* **REQUEST**:
Transcribe every line of the records verbatim.

* **RECORDS FOR PROCESSING**:
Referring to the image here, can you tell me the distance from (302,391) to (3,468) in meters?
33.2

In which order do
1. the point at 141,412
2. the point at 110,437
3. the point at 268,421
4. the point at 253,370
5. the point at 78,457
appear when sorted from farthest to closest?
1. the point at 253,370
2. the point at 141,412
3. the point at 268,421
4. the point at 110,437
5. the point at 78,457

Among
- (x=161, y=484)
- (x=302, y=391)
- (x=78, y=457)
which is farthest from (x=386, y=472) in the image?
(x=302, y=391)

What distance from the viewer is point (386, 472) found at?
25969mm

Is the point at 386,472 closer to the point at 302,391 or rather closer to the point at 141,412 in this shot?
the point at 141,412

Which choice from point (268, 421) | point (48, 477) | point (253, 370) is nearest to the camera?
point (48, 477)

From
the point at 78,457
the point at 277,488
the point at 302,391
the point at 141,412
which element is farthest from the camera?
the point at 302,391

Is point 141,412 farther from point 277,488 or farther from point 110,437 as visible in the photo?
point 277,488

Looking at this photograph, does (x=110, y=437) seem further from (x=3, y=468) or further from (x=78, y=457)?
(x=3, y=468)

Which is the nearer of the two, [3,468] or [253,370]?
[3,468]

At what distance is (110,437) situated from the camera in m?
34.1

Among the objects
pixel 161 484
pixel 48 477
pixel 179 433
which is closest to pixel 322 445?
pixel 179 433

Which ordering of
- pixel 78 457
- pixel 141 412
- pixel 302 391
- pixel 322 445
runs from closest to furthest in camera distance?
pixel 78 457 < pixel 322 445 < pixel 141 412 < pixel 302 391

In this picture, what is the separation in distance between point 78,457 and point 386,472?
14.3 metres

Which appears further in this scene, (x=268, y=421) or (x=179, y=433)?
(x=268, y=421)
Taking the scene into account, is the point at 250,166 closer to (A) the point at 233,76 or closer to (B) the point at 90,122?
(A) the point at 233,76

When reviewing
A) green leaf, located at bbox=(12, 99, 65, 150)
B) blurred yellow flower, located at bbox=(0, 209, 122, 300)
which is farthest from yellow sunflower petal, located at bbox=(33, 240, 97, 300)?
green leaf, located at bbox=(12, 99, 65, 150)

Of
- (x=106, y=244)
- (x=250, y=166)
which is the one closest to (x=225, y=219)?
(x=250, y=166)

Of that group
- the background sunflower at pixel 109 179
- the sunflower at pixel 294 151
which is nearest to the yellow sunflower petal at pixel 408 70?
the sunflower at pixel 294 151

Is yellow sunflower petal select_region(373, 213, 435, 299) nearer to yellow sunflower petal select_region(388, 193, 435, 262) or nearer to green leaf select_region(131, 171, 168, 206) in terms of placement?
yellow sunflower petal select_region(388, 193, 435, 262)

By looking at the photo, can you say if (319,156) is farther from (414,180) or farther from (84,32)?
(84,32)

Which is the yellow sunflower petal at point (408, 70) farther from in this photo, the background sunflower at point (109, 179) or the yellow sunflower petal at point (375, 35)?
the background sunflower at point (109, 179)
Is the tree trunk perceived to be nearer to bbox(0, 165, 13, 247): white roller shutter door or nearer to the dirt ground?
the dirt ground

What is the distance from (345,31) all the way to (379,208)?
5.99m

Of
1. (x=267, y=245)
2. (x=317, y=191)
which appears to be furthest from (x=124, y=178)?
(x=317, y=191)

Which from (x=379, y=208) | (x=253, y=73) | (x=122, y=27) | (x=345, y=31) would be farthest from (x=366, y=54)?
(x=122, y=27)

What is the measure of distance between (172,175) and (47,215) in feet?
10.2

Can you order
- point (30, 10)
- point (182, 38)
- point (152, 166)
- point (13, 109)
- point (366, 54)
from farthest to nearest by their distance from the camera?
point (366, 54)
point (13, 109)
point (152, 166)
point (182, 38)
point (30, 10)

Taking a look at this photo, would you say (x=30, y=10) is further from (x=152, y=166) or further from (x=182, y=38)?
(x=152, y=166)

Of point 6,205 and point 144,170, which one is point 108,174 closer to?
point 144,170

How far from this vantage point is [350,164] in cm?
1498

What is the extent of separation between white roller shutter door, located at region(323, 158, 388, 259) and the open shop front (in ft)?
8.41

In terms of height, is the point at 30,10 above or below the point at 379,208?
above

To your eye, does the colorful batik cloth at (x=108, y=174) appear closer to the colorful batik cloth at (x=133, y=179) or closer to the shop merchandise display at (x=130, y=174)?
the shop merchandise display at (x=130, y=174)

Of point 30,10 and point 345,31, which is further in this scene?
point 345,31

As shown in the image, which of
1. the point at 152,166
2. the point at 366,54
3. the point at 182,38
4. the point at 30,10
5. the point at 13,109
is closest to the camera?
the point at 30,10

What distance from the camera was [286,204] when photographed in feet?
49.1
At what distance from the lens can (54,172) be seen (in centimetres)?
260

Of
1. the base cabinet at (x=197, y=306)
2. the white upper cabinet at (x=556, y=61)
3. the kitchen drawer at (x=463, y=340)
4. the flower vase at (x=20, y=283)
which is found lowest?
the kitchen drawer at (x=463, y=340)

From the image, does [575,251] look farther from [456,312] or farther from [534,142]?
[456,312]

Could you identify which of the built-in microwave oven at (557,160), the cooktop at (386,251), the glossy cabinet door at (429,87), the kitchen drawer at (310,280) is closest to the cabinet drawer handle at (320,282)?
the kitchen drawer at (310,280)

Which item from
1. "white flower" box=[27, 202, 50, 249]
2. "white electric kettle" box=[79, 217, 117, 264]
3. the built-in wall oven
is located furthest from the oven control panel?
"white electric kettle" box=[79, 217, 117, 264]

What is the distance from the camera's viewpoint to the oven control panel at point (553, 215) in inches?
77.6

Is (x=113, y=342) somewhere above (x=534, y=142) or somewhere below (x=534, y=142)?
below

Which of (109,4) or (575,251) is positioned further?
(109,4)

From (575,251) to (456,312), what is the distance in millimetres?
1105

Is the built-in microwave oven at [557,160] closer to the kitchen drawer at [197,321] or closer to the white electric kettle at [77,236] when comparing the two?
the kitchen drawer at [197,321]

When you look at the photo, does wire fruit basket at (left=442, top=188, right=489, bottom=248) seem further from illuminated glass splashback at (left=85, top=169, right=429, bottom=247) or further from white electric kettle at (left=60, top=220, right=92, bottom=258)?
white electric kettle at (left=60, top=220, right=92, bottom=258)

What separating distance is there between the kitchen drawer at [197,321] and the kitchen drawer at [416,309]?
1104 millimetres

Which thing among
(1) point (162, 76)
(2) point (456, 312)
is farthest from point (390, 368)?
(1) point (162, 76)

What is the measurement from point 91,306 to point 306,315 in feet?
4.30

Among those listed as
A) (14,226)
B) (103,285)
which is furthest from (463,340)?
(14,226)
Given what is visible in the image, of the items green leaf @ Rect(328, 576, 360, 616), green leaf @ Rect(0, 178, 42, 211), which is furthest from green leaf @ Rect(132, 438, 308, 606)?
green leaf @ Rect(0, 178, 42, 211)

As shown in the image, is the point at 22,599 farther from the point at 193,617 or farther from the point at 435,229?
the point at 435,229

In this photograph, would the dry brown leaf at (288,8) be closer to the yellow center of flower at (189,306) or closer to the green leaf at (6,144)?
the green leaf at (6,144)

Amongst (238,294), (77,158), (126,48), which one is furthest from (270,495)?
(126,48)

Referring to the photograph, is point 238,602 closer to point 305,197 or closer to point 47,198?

* **TASK OUTPUT**:
Referring to the image here, can you tell me the distance from (302,391) to (3,468) in meters?
33.2

In which order do
1. the point at 141,412
2. the point at 110,437
3. the point at 268,421
4. the point at 253,370
5. the point at 78,457
appear when sorted from farthest to closest?
1. the point at 253,370
2. the point at 141,412
3. the point at 268,421
4. the point at 110,437
5. the point at 78,457

Among
- (x=161, y=484)
- (x=302, y=391)
- (x=78, y=457)
which is farthest from (x=386, y=472) in the image?
(x=302, y=391)

What distance from the viewer is point (386, 472) found at?
25969mm

Is the point at 386,472 closer to the point at 302,391 or rather closer to the point at 141,412 in this shot?
the point at 141,412

Which choice from point (268, 421) | point (48, 477) | point (253, 370) is nearest to the camera?
point (48, 477)

From
the point at 78,457
the point at 277,488
the point at 302,391
the point at 141,412
which element is farthest from the camera?
the point at 302,391

Is point 141,412 farther from point 277,488 or farther from point 110,437 as visible in the photo?
point 277,488

Looking at this photograph, does (x=110, y=437) seem further from (x=3, y=468) or further from (x=78, y=457)?
(x=3, y=468)

Which is the nearer of the two, [3,468] or [253,370]?
[3,468]

At what distance is (110,437) situated from the camera in m?
34.1

Among the objects
pixel 161 484
pixel 48 477
pixel 179 433
which is closest to pixel 322 445?
pixel 179 433

Which ordering of
- pixel 78 457
- pixel 141 412
- pixel 302 391
- pixel 322 445
runs from closest to furthest in camera distance?
pixel 78 457 < pixel 322 445 < pixel 141 412 < pixel 302 391

In this picture, what is the separation in distance between point 78,457 and point 386,472?
14.3 metres

Which appears further in this scene, (x=268, y=421) or (x=179, y=433)?
(x=268, y=421)
Taking the scene into account, is the point at 250,166 closer to (A) the point at 233,76 or closer to (B) the point at 90,122?
(A) the point at 233,76

When reviewing
A) green leaf, located at bbox=(12, 99, 65, 150)
B) blurred yellow flower, located at bbox=(0, 209, 122, 300)
which is farthest from yellow sunflower petal, located at bbox=(33, 240, 97, 300)?
green leaf, located at bbox=(12, 99, 65, 150)

Of
- (x=106, y=244)
- (x=250, y=166)
which is the one closest to (x=225, y=219)?
(x=250, y=166)

Of that group
- the background sunflower at pixel 109 179
- the sunflower at pixel 294 151
which is nearest to the yellow sunflower petal at pixel 408 70?
the sunflower at pixel 294 151

Is yellow sunflower petal select_region(373, 213, 435, 299) nearer to yellow sunflower petal select_region(388, 193, 435, 262) or nearer to green leaf select_region(131, 171, 168, 206) in terms of placement?
yellow sunflower petal select_region(388, 193, 435, 262)

By looking at the photo, can you say if (319,156) is farther from (414,180) or farther from (84,32)?
(84,32)

Which is the yellow sunflower petal at point (408, 70) farther from in this photo, the background sunflower at point (109, 179) or the yellow sunflower petal at point (375, 35)?
the background sunflower at point (109, 179)
Is the tree trunk perceived to be nearer to bbox(0, 165, 13, 247): white roller shutter door or nearer to the dirt ground?
the dirt ground

What is the distance from (345,31) all the way to (379,208)?
5.99m

Of
1. (x=267, y=245)
2. (x=317, y=191)
which appears to be furthest from (x=124, y=178)?
(x=317, y=191)

Which from (x=379, y=208) | (x=253, y=73) | (x=122, y=27) | (x=345, y=31) would be farthest from (x=366, y=54)?
(x=122, y=27)

What is the measure of distance between (172,175) and (47,215) in feet?
10.2

Can you order
- point (30, 10)
- point (182, 38)
- point (152, 166)
- point (13, 109)
- point (366, 54)
from farthest to nearest by their distance from the camera?
point (366, 54)
point (13, 109)
point (152, 166)
point (182, 38)
point (30, 10)

Taking a look at this photo, would you say (x=30, y=10) is further from (x=152, y=166) or further from (x=182, y=38)?
(x=152, y=166)

Of point 6,205 and point 144,170, which one is point 108,174 closer to?
point 144,170

How far from this vantage point is [350,164] in cm?
1498

What is the extent of separation between white roller shutter door, located at region(323, 158, 388, 259) and the open shop front (in ft)?
8.41

In terms of height, is the point at 30,10 above or below the point at 379,208?
above

To your eye, does the colorful batik cloth at (x=108, y=174) appear closer to the colorful batik cloth at (x=133, y=179) or closer to the shop merchandise display at (x=130, y=174)?
the shop merchandise display at (x=130, y=174)

Of point 30,10 and point 345,31, which is further in this scene?
point 345,31

As shown in the image, which of
1. the point at 152,166
2. the point at 366,54
3. the point at 182,38
4. the point at 30,10
5. the point at 13,109
is closest to the camera?
the point at 30,10

What distance from the camera was [286,204] when photographed in feet?
49.1
At what distance from the lens can (54,172) be seen (in centimetres)?
260

Of
1. the base cabinet at (x=197, y=306)
2. the white upper cabinet at (x=556, y=61)
3. the kitchen drawer at (x=463, y=340)
4. the flower vase at (x=20, y=283)
which is found lowest?
the kitchen drawer at (x=463, y=340)

From the image, does [575,251] look farther from [456,312] or farther from [534,142]?
[456,312]

Could you identify which of the built-in microwave oven at (557,160), the cooktop at (386,251), the glossy cabinet door at (429,87), the kitchen drawer at (310,280) is closest to the cabinet drawer handle at (320,282)?
the kitchen drawer at (310,280)

Which item from
1. "white flower" box=[27, 202, 50, 249]
2. "white electric kettle" box=[79, 217, 117, 264]
3. the built-in wall oven
is located furthest from the oven control panel?
"white electric kettle" box=[79, 217, 117, 264]

What is the distance from the camera's viewpoint to the oven control panel at point (553, 215) in inches?
77.6

Is (x=113, y=342) somewhere above (x=534, y=142) or somewhere below (x=534, y=142)?
below

Which of (109,4) or (575,251) is positioned further?
(109,4)

From (575,251) to (456,312), what is the distance in millimetres?
1105

Is the built-in microwave oven at [557,160] closer to the kitchen drawer at [197,321] or closer to the white electric kettle at [77,236] when comparing the two?
the kitchen drawer at [197,321]

When you look at the photo, does wire fruit basket at (left=442, top=188, right=489, bottom=248) seem further from illuminated glass splashback at (left=85, top=169, right=429, bottom=247) or further from white electric kettle at (left=60, top=220, right=92, bottom=258)?
white electric kettle at (left=60, top=220, right=92, bottom=258)

What separating distance is there between the kitchen drawer at [197,321] and the kitchen drawer at [416,309]?
1104 millimetres

Which thing among
(1) point (162, 76)
(2) point (456, 312)
is farthest from point (390, 368)?
(1) point (162, 76)

What is the measurement from point 91,306 to point 306,315 in feet?
4.30

Among those listed as
A) (14,226)
B) (103,285)
which is furthest from (463,340)?
(14,226)
Given what is visible in the image, of the items green leaf @ Rect(328, 576, 360, 616), green leaf @ Rect(0, 178, 42, 211), which is furthest from green leaf @ Rect(132, 438, 308, 606)?
green leaf @ Rect(0, 178, 42, 211)

As shown in the image, is the point at 22,599 farther from the point at 193,617 or farther from the point at 435,229?
the point at 435,229

In this photograph, would the dry brown leaf at (288,8) be closer to the yellow center of flower at (189,306) or closer to the green leaf at (6,144)?
the green leaf at (6,144)

Amongst (238,294), (77,158), (126,48), which one is furthest from (270,495)?
(126,48)

Referring to the photograph, is point 238,602 closer to point 305,197 or closer to point 47,198?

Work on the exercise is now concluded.